# TOC pedal refurbish, or necessity is the motha of invention...



## bricycle (Dec 14, 2022)

Task:
Need to make a pedal cap (among other things)
I need a screwdriver slotted end dust cap for one of a pair of TOC pedals... nearly impossible, so make one pal... OK I will!
First I located a coaster axle nut (pushes on) that has same outside o.d. as original cap.
Next, I need to remove the "push-on" part... this is crimped in place. If aluminum, this is a cinch, but on nickel plated steel, not so much... 🤬
So, pry the crimping up with a small shirt pocket bladed screwdriver. You may need to grind down to fit under the crimping. Not easy, but with a lot of patience and some finagling, I got it lose and pulled it out.
Next, shape steel cover into shape of original nut. You will need end of 3/8" snap on ratchet wrench or similar or anything that is rounded and smooth. maybe a smaller size also for tip. Depending on strength of metal being shaped, you could possibly round off the end of a wooden broom/mop handle.
A plastic mallet works best, but you may also need a steel hammer as I did.
OK, with bottom flange and top of cap shaped how you like it, a screwdriver slot needs to be made. Cut out a slot on rounded broom handle end, place cap over this, then locate an extra large bladed screwdriver or similar shaped tool. Tap only enough to make a slot in cap surface (remember really just for looks as cap won't be threaded anyway!
Check base of homemade cup against original... you may need to enlarge or shrink as needed.
I had to shrink mine, so I cut off a 6" length of handlebar to tap cap into in order to shrink to correct diameter. Punch out of tube with tool/broom handle.
To enlarge, do more tapping over rounded ended tool again.
step framework straightened with needle nose pliers; Rethreading accomplished with old crank assy.

See my results:
before...




after...



Coaster wagon/buggy style "push nut"



insert that needed to come out... hardest part.

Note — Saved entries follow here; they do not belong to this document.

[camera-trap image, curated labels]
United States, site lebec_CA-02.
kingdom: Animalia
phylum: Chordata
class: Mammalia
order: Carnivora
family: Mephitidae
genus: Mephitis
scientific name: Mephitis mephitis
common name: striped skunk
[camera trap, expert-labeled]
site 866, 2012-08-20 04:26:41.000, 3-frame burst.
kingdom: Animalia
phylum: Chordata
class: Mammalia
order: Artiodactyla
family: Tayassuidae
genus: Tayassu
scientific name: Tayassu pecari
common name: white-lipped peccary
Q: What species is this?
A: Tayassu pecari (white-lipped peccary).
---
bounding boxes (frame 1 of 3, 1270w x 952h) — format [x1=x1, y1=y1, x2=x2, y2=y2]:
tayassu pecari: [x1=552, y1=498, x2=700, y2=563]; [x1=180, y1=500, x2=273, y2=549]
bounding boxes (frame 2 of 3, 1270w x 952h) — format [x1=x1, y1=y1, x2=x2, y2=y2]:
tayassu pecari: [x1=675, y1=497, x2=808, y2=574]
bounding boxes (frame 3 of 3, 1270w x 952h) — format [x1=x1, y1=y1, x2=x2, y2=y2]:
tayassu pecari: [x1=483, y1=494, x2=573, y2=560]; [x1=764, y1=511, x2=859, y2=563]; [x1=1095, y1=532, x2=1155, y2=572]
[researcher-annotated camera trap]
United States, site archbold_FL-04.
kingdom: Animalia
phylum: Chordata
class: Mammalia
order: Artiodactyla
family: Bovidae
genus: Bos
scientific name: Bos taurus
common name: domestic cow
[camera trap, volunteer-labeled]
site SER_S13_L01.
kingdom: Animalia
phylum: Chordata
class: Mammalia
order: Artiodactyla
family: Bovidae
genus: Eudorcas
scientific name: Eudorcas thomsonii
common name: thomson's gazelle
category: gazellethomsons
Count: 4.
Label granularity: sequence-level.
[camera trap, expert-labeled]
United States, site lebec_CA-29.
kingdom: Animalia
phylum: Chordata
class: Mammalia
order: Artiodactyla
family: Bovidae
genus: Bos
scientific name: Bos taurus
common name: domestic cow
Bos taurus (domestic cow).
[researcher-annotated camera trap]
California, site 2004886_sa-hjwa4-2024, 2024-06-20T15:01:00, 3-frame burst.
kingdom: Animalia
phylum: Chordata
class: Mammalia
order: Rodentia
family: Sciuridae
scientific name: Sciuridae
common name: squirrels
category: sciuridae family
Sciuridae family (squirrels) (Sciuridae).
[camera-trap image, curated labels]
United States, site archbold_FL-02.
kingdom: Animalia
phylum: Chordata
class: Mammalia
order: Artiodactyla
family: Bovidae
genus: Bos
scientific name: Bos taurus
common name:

New cap just a bit shorter... not bad!


----------



## catfish (Dec 14, 2022)

Great job!


----------



## razinhellcustomz (Dec 17, 2022)

bricycle said:


> Task:
> Need to make a pedal cap (among other things)
> I need a screwdriver slotted end dust cap for one of a pair of TOC pedals... nearly impossible, so make one pal... OK I will!
> First I located a coaster axle nut (pushes on) that has same outside o.d. as original cap.
> ...



Nice work Brian... Looks FACTREE to me... RideOn...


----------